Continue the forum discussion of MySQL's GROUP BY behavior from the point where the text stops.

DOCUMENT SEGMENT:
[Start of Attachment]

After a few weeks of failure, we finally gave up and did it the slow way,
unweigh a slave, do the alter offline, catch up in replication, and fail over.
Repeat as needed.

Percona's OSC is great for the cases where it works, but there are still many
cases where it doesn't.

------
zzzeek
this is my favorite MySQL "decision", that the GROUP BY keyword by default
(that is, unless you turn it off with the late-added magic flag
ONLY_FULL_GROUP_BY) will gladly select an essentially "random" (well, the
first row based on INSERT order, which in SQL is as good as random) row for
you:

    
    
        mysql: create table data (token_a varchar(10), token_b varchar(10));
    	Query OK, 0 rows affected (0.05 sec)
    
        mysql: insert into data (token_a, token_b) values ('A', 'A');
    	Query OK, 1 row affected (0.01 sec)
    
        mysql: insert into data (token_a, token_b) values ('A', 'B');
    	Query OK, 1 row affected (0.00 sec)
    
        mysql: insert into data (token_a, token_b) values ('B', 'B');
    	Query OK, 1 row affected (0.00 sec)
    
        mysql: insert into data (token_a, token_b) values ('B', 'A');
    	Query OK, 1 row affected (0.00 sec)

[End of Attachment]

DATA BELOW:
[Start of Attachment]

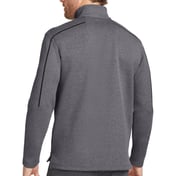 Back view of Transition 1/4-Zip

[End of Attachment]

FINAL ANSWER:
    
        mysql: select * from data group by token_a;
    	+---------+---------+
    	| token_a | token_b |
    	+---------+---------+
    	| A       | A       |
    	| B       | B       |
    	+---------+---------+
    	2 rows in set (0.00 sec)
    

Note here the value we get for "token_b" is based on whether or not "A" or "B"
were inserted first. The second "token_b" for each "token_a" (as well as any
number of other rows that might follow it for that "token_a") is just
discarded.

The scary thing is that I semi-regularly come across applications in Very
Important Industries that have large amounts of SQL that _rely_ upon this
behavior of "picking any old row" for you, rather than selecting a MAX() or
MIN() of some column and then joining to a subquery of the GROUP BY +
aggregate....because joining to a subquery in MySQL also performs like crap.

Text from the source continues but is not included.